Here is a picture of me and Blackie my rooster. He's such a sweetie pie. He gives snuggles all the time. He loves it when I stick my fingers deep in his feathers and gently rub his skin. So soft and warm. I loves this rooster!


----------



## rob (Jun 20, 2012)

hes a beut. he looks a big lad as well


----------



## sandra (Sep 2, 2012)

He is a big boy. He's not even a year old yet. Only nine months old. He follows me around the yard and dances for me. So cute. His head is twice the size of the hens. His feet are the size of the palm of my hand.


----------



## rob (Jun 20, 2012)

wow that is a big one then. he looks great.


----------



## 7chicks (Jun 29, 2012)

Handsome boy! Looks like he sure loves you too!


----------



## kaufranc (Oct 3, 2012)

Sandra he is HANDSOME!


----------



## sandra (Sep 2, 2012)

I do love that boy, and I am pretty sure he loves me too. I play with him every day. Of course, I play with all three hens too! But Blackie, he is just a special boy. What's wild is I can feel how strong he is. He is a solid muscular chicken. When he puts his claws around my finger I can feel him squeeze hard. I guess if he wanted to do some serious damage he could. So I do have a healthy respect for what he is capable of. Right now, he is loving. Hope he stays that way.


----------



## Energyvet (Jul 25, 2012)

Love him. How did he get the name Blackie? Or is it just that obvious?


----------



## sandra (Sep 2, 2012)

Energyvet said:


> Love him. How did he get the name Blackie? Or is it just that obvious?

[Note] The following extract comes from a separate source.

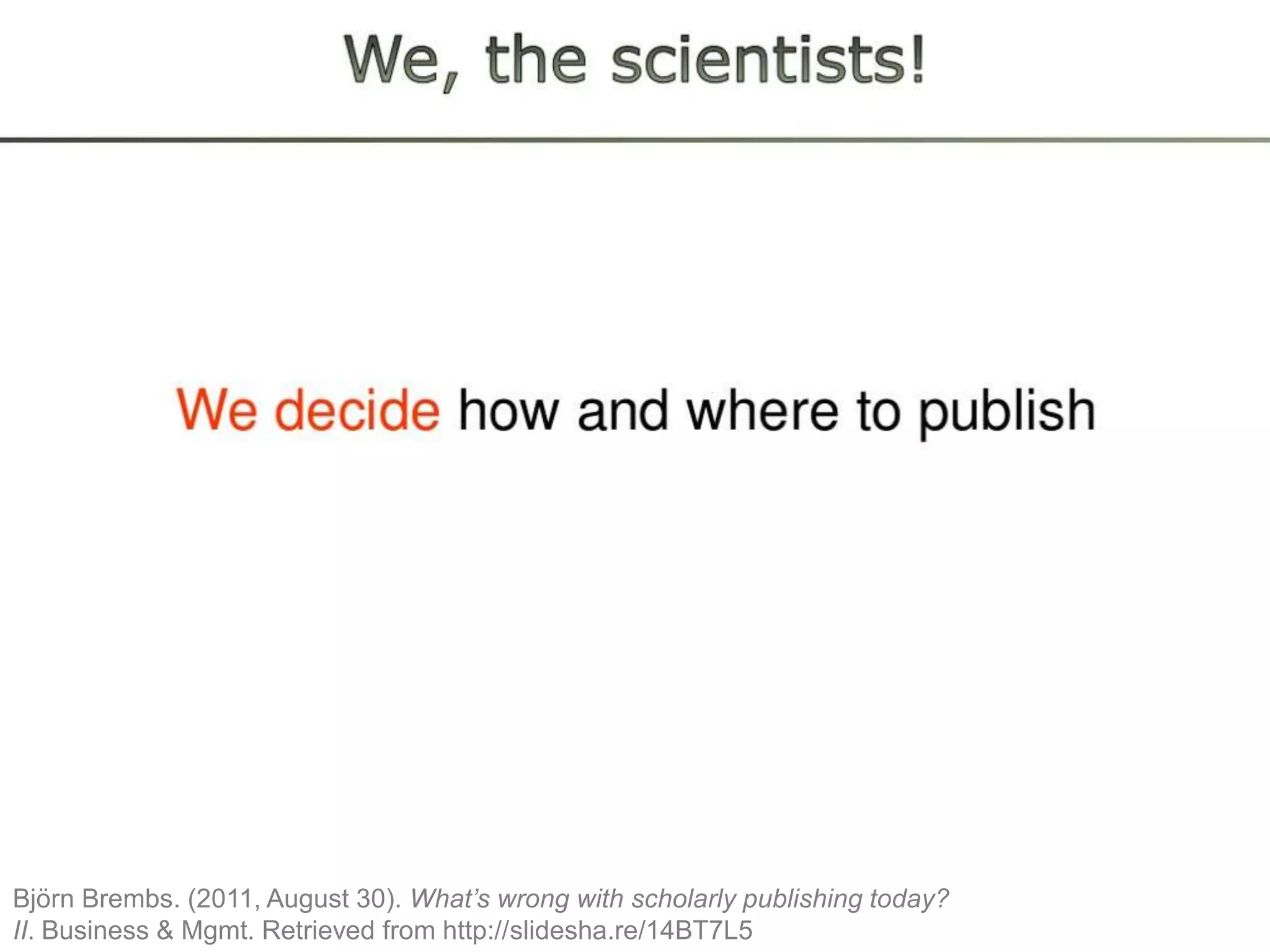 We, the scientists!

We decide how and where to publish

Björn Brembs. (2011, August 30). What’s wrong with scholarly publishing today? II. Business & Mgmt. Retrieved from http://slidesha.re/14BT7L5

It's a funny story. Only one of his really long tail feathers is solid black. When he was part of a group of 25 other roosters he was dubbed "the one with the black tail". And I shortened it to Blackie. But he was always the sweetest of the bunch. So instead of being dinner he has a forever loving home.


----------



## Energyvet (Jul 25, 2012)

That's one lucky feather! Lol


----------



## kaufranc (Oct 3, 2012)

One lucky black feather!
Love the story!


----------



## Kokoschicks (Sep 13, 2012)

Great story!! Haha I have a hen that her name is blue! Because I have one of the blue tags around her legg


----------